Exercícios propostos:
**a.** No trecho do documento, quando ocorreu o sequestro do embaixador Charles Elbrick no Rio?
**b.** Diga se cada afirmação concorda com o trecho do documento, com sim ou não, e cite as palavras do texto que decidem: (i) Geraldo foi apanhado em seu trabalho na Editora Abril; (ii) o rapaz procurado pelo amigo aceitou que ele dormisse uma noite em sua casa; (iii) os dois foram levados num Fusca.
**c.** Retome o trecho do documento sobre a detenção dos dois amigos pela Operação Bandeirantes a partir do ponto em que ele termina.

Trecho do documento:
Fernando Sabino disse uma vez que fez muitos cursos, mas ganhava a vida com o curso de datilografia. Posso dizer que ganhei a vida com o curso de datilografia do meu amigo Geraldo Mayrink. Conto.

Primeiro, lembro a todos: naquele tempo, era perigoso ter amigos. Certos amigos. Você podia ser preso por conhecer pessoas, por permitir que um camarada da vida inteira passasse uma noite na sua casa apenas para descansar. Nem era preciso que ele fosse de um sindicato, militante estudantil, da esquerda, da luta armada; bastava ser suspeito. Na portaria dos prédios, qualquer visitante tinha de preencher uma ficha que ia para o Dops.

Em setembro de 1969 ocorreu o sequestro no Rio do embaixador dos Estados Unidos, Charles Elbrick. Um amigo nosso, dos tempos peraltas de Belo Horizonte, participou da ação e começou a ser caçado lá no Rio. Foi transferido para São Paulo e passou a militar numa célula operária. Um dia procurou um amigo, só queria dormir uma noite. O rapaz disse que não dava, e ele compreendeu. Tinha se tornado um doente contagioso. Me ligou uma noite. Afetivo, queria só dar uma volta de carro conosco, eu e minha mulher de então, conversar, matar a saudade. Apesar do risco, rodamos por mais de uma hora pela cidade, ele nas sombras do banco de trás, estranho bigodão, mesma risada, e o deixamos em algum ponto para lá do Borba Gato. Ufa!

Numa noite, creio que no começo de janeiro, homens da Operação Bandeirantes apanharam a mim e ao Geraldo, ele no seu trabalho na Editora Abril, eu na redação do “Jornal da Tarde”, e nos levaram para “prestar alguns esclarecimentos”. Enquanto eu descia de elevador com os homens, não sabia que o Geraldo já estava no carro. Quando o vi, compreendi que se tratava de algo relacionado com Fernando Gabeira e me preparei; e creio que ele também. Fomos levados num daqueles carros que se tornaram sinistros na época, as potentes Veraneios, espremidos entre dois agentes, com metralhadoras na mão e pistolas na cintura. Proibidos de falar um com o outro ou com eles.

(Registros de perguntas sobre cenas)

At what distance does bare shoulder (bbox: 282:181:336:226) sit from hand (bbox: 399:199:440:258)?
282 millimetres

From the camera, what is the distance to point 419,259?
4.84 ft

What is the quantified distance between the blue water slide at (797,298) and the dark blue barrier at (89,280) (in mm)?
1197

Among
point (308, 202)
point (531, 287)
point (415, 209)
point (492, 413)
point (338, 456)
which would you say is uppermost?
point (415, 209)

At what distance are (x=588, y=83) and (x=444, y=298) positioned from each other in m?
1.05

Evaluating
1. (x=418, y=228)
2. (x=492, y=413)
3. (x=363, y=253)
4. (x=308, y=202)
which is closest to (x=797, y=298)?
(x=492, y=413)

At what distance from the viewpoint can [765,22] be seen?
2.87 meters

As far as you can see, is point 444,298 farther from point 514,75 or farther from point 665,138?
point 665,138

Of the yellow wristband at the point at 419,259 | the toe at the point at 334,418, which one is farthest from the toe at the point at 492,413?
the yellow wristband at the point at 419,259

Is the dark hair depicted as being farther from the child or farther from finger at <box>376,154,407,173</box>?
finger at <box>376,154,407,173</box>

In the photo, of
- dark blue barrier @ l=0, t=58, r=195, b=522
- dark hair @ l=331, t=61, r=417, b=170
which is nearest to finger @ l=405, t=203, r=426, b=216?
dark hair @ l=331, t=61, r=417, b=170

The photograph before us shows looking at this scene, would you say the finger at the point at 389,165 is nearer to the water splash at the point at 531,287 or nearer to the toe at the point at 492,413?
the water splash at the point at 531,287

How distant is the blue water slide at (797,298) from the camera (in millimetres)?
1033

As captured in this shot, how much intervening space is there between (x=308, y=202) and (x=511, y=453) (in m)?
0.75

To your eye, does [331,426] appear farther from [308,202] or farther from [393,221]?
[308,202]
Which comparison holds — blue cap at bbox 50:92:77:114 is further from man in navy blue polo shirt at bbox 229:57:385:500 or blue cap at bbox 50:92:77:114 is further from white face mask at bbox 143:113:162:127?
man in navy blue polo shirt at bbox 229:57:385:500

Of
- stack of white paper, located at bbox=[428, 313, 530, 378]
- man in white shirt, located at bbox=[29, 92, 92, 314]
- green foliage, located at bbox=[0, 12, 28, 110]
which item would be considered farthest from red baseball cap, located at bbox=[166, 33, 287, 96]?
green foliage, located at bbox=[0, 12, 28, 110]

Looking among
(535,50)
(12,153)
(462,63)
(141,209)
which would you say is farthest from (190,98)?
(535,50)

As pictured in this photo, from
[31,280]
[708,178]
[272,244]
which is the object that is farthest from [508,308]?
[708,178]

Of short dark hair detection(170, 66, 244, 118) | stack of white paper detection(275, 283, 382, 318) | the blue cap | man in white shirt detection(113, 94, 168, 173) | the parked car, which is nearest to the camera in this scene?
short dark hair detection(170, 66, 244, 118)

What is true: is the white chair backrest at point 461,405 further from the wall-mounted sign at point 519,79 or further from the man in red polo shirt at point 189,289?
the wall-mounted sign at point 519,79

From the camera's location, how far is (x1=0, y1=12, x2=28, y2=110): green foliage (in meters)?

Respostas em ordem:
**a.** Em setembro de 1969.

**b.** (i) Sim: "ele no seu trabalho na Editora Abril". (ii) Não: "O rapaz disse que não dava". (iii) Não: "as potentes Veraneios".

**c.**
Lá, ameaçaram: se nossas histórias não batessem uma com a outra e com as coisas que eles sabiam, nós estaríamos encrencados. Qualquer detalhe suspeito seria motivo para sermos levados “lá para baixo”. Depois de interrogados longamente, separadamente, alternadamente, como nossas histórias se casaram — sim, o conhecíamos, sim, éramos amigos, sim, participávamos de festas e pileques no passado, não, desconhecíamos as atividades políticas dele, era um gozador, jornalista intelectual, foi um espanto quando soubemos da participação dele no sequestro, não, depois que sumiu do “Jornal do Brasil” nunca mais o vimos; sim, sabíamos que ele estava sendo procurado em São Paulo porque éramos jornalistas etc. etc. —, eles disseram que até poderíamos ser dispensados, mas teríamos de ficar até de manhã, esperando a turma que renderia a deles, para datilografar as informações dos nossos depoimentos. Nenhum deles sabia escrever a máquina, como se dizia.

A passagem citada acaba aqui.